_WHAT THE TASK REQUIRES_
Match the string "trap" against each line below, and copy every line that matches.

_EXERCISE MATERIALS_
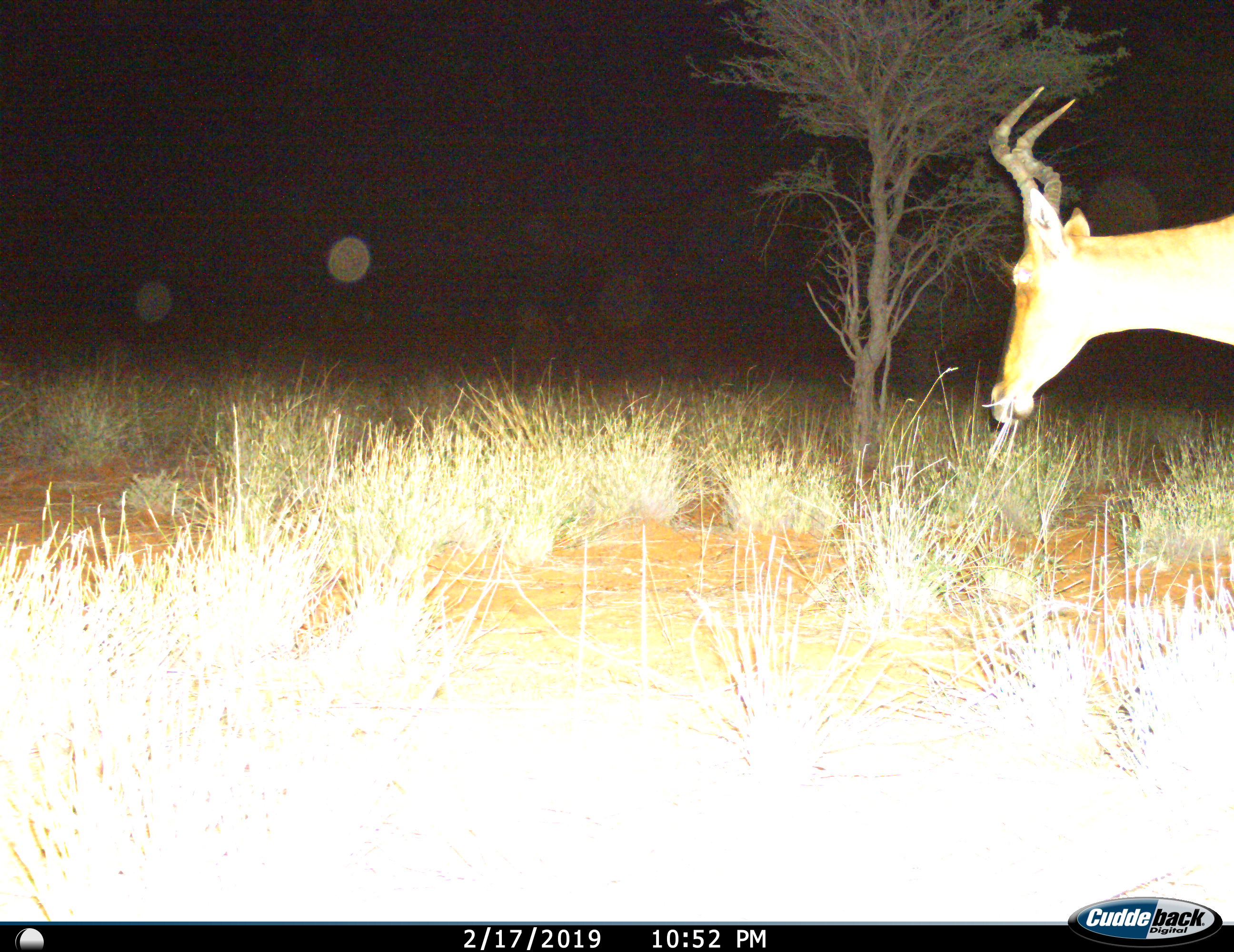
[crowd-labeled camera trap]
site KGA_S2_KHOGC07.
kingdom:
* * *
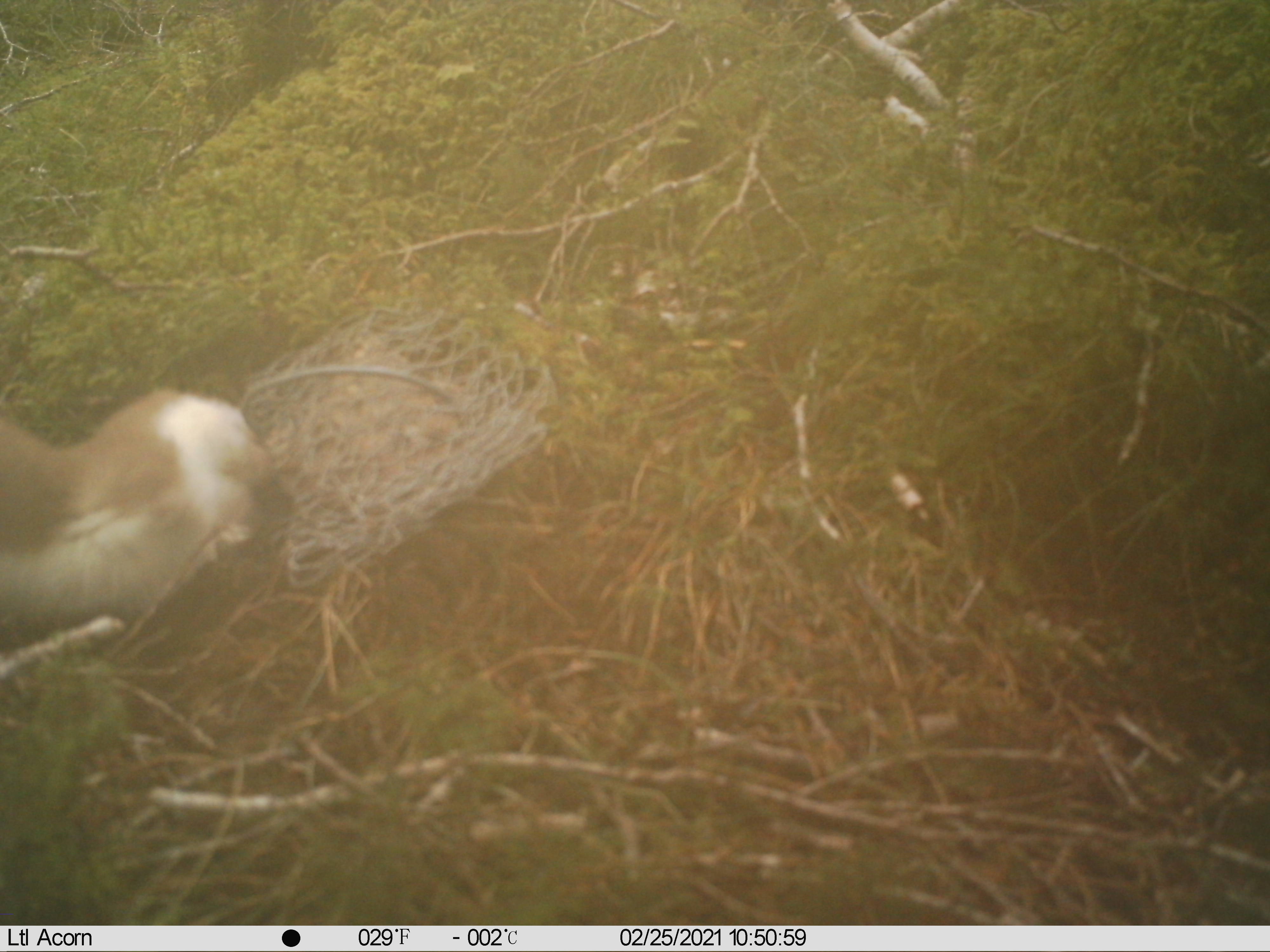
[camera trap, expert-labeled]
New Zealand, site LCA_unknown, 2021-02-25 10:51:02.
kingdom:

_SOLUTION FOR THIS TASK_
[crowd-labeled camera trap]
[camera trap, expert-labeled]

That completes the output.